The letters of the New Testament are windows into a congregation’s needs.  Read them closely and they offer vulnerable portraits of what a congregation was wrestling with and the way they worked toward solutions.  The earliest set of letters in the New Testament were written to congregations—gatherings of believers—and most often addressed the needs whole congregation not the needs of individual Christians.  The congregation’s needs were the needs of people trying to live together.   The later set of letters were written to Christianity in general.  These letters still addressed the needs of people trying to live together as a community of faith.  Yet, these letters reflect the understanding that there is something as a whole church or the “whole body of Christ” that’s made up of believers in different locations and worshipping in different communities.  In between these two points—the specific letters written to specific congregations and the general letters written to the whole church—there are letters like Colossians.

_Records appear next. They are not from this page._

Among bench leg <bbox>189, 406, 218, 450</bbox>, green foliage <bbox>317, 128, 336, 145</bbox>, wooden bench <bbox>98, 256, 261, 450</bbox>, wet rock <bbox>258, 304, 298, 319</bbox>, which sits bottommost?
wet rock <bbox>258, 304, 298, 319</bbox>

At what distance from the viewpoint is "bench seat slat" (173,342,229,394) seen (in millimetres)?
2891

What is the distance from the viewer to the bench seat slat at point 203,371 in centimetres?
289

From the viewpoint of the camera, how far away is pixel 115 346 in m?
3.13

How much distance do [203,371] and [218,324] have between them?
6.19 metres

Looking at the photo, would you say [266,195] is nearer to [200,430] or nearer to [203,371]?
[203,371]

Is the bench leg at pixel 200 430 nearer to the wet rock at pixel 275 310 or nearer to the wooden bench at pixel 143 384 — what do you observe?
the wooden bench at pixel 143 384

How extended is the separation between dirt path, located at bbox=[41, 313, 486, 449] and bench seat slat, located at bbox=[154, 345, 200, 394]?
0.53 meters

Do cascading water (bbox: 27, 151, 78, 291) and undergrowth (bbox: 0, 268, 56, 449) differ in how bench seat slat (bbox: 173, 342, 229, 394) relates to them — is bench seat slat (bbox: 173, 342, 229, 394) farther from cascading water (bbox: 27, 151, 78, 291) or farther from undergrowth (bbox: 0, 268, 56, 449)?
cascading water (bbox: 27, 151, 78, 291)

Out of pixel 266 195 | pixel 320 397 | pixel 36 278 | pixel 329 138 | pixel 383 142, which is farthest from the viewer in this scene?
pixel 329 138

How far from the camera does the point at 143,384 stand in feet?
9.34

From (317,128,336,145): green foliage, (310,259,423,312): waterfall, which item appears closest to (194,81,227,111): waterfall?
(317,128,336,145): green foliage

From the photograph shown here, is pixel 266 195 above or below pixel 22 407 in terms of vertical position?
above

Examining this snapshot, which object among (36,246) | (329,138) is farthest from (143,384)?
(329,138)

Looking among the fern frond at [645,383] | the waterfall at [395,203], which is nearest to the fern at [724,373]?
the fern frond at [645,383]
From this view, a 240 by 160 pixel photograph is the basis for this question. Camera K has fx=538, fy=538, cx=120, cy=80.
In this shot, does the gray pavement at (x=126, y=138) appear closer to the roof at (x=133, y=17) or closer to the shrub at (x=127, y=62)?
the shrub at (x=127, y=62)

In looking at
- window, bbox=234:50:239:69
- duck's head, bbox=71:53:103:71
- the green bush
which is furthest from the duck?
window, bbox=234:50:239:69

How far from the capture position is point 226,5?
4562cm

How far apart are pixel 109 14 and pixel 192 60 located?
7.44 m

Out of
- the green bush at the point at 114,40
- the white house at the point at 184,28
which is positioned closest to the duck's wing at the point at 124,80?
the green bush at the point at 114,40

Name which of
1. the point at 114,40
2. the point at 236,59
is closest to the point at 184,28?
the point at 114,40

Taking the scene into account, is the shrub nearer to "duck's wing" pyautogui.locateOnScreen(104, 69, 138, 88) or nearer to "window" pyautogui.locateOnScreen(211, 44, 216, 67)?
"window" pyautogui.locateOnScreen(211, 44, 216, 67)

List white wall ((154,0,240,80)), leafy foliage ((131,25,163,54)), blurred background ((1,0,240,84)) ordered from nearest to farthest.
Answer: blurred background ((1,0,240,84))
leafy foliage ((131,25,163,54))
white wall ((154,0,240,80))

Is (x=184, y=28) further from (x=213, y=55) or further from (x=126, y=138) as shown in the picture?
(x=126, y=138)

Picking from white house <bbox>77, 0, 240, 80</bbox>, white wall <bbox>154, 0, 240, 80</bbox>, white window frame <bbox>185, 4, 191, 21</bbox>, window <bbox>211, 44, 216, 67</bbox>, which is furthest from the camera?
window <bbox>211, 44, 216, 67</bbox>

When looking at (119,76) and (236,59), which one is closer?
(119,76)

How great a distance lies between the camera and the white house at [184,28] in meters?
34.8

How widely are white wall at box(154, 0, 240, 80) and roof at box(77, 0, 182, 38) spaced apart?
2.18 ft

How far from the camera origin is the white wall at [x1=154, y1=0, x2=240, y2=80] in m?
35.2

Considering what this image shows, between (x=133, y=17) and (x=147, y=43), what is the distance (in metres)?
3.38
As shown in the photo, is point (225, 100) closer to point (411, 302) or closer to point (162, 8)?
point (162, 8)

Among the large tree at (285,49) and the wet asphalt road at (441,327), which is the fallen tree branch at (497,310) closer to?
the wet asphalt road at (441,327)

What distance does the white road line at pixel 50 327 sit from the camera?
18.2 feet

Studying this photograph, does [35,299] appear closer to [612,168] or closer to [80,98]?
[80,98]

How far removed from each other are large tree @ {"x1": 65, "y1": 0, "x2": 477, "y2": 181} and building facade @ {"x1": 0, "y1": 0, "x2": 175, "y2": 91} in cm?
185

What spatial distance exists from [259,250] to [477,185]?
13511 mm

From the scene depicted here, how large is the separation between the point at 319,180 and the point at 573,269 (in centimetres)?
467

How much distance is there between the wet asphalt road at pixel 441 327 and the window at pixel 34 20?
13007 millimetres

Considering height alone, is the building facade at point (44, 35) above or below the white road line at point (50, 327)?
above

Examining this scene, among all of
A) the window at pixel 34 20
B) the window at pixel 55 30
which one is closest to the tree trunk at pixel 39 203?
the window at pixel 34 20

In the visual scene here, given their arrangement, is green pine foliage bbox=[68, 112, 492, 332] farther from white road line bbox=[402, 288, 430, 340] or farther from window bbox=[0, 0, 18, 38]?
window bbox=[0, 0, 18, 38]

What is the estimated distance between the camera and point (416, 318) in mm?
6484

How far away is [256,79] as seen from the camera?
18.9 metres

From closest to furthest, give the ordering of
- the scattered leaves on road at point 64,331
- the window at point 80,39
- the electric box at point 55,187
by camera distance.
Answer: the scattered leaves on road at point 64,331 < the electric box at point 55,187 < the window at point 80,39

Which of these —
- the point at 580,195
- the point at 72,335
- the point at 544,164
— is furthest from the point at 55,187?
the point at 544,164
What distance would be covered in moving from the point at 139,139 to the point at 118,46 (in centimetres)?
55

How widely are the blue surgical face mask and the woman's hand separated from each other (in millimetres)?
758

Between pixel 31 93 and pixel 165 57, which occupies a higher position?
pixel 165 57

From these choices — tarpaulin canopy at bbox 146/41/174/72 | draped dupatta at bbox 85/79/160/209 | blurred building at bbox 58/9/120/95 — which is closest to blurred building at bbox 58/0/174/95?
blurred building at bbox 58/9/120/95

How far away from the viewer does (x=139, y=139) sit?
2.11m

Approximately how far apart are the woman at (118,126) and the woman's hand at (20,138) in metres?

The letter to the Church in Colossae was clearly written to that specific congregation.  But Paul also indicates that they should share this letter with the congregation at Laodicea.   At the same time, they were to read the letter Paul wrote to the church in Laodicea (we don’t know where that letter is now; we have no copies)—Colossians 4:16.  The point is the letter shows this emerging perception within early Christianity that they were connected to Christians beyond their local congregation.

Starting out Christians know the people right around them in their faith community—the people in their Sunday School class, the people in their ministry team or small group.  But somewhere along the line they discover that there are other people who have the same depth of commitment to Christ that they have.  These other Christians may look, talk, worship and believe quite different.  The challenge of Christian faith at that point is this, can the Christian reach out and create a bridge or retreat in judgmental isolation?  That may all seem too extreme.  Perhaps we could learn to follow the example Paul encouraged for the Church in Colossae—exchange letters.  That is, try to understand the issues and problems that another group of Christian faces and understand the solutions they work out and be vulnerable enough to share the same realities existing for you.

Welcome

The background of my computer desktop is a picture of my mother swinging in a swing at 75 years of age.  Her legs are straight out.  She’s leaning back.  She has a look of both joy and effort on her face.  It’s an analog of Bible study.  Bible study involves both effort and joy. It leans back into the past seeking inertia to move forward into the future.